Position de la France sur cette question

Les intervenants ont salué la prise de position officielle d’Emmanuel Macron, Président de la République, en 2017, à l’occasion de la visite à Versailles de Vladimir Poutine, président de la Fédération de Russie. La position officielle de la France sur ce dossier, alliée à la pression médiatique et internationale, a permis de mettre un terme à la troisième purge anti‑LGBT+ en Tchétchénie.

Les intervenants ont cependant souligné les limites de cette prise de position dans les faits, la France ayant, par exemple, délivré peu de visas humanitaires aux personnes concernées par ces persécutions en comparaison au Canada. Les intervenants ont appelé la France à accorder plus largement et plus facilement l’asile aux personnes victimes de persécutions LGBT‑phobes.
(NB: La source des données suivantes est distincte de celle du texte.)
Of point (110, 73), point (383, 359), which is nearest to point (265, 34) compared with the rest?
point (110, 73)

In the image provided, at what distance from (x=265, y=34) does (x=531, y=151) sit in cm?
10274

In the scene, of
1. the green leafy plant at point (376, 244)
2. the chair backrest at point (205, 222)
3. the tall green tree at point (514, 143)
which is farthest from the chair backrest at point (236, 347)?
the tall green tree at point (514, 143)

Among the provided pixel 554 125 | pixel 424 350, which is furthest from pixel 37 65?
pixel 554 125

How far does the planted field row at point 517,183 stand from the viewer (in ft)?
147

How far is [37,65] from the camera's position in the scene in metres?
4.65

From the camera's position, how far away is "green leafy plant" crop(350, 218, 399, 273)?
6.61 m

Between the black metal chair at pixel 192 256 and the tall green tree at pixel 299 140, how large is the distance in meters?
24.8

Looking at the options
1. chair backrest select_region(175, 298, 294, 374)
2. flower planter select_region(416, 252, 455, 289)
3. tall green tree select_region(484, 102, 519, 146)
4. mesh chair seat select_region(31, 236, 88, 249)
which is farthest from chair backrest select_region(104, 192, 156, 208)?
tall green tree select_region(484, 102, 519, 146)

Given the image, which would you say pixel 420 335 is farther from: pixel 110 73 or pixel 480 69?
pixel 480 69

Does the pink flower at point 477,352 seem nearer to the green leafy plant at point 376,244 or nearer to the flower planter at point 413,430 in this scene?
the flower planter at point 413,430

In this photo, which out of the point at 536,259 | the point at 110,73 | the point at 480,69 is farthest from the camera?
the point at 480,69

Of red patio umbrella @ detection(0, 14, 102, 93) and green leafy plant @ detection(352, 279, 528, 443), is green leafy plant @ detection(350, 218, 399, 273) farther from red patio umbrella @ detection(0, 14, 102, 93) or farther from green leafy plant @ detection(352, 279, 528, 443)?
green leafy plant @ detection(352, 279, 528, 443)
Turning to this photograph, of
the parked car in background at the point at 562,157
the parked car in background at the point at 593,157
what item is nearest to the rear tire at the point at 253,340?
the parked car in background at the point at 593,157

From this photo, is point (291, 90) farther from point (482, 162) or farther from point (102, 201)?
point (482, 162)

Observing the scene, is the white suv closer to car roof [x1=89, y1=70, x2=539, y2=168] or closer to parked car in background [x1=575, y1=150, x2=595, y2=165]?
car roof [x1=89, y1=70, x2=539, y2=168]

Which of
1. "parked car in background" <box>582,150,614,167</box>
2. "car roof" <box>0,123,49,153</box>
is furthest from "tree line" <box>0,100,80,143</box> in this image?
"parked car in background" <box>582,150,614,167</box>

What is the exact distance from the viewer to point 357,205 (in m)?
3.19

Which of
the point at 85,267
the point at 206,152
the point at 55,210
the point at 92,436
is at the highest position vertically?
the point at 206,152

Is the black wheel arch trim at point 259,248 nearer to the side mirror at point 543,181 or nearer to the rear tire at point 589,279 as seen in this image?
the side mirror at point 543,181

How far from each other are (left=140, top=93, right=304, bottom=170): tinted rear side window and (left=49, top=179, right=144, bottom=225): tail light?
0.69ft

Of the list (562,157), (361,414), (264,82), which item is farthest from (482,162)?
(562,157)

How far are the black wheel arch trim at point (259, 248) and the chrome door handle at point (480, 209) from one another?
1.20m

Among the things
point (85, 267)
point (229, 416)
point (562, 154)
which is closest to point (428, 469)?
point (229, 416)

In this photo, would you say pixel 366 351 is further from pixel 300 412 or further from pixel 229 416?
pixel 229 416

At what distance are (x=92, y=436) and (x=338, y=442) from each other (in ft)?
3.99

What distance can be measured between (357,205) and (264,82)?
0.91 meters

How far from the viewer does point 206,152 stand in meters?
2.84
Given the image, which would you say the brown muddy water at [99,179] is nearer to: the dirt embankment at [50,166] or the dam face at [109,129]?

Par ailleurs, il semble impératif, aux yeux des intervenants, que les autorités françaises renforcent leur vigilance s’agissant des actes de représailles commis à l’encontre de réfugiés tchétchènes LGBT+, sur le territoire national, par des membres de la diaspora tchétchène.

Si la situation en Tchétchénie est particulièrement grave, les intervenants ont souligné la prévalence de crimes LGBT‑phobes impunis dans d’autres États post‑soviétiques, notamment en Azerbaïdjan, Ouzbékistan, Tadjikistan et Turkménistan. Des crimes LGBT‑phobes sont également commis en Fédération de Russie dans les républiques voisines du Caucase du nord (Ingouchie, Ossétie, Daguestan, Kabardino-Balkarie).

Les intervenants ont, par ailleurs, insisté sur le fait que l’attention portée à la Tchétchénie ne devait pas faire oublier les persécutions LGBT‑phobes à l’œuvre dans d’autres pays, en Afrique subsaharienne et au Moyen‑Orient notamment.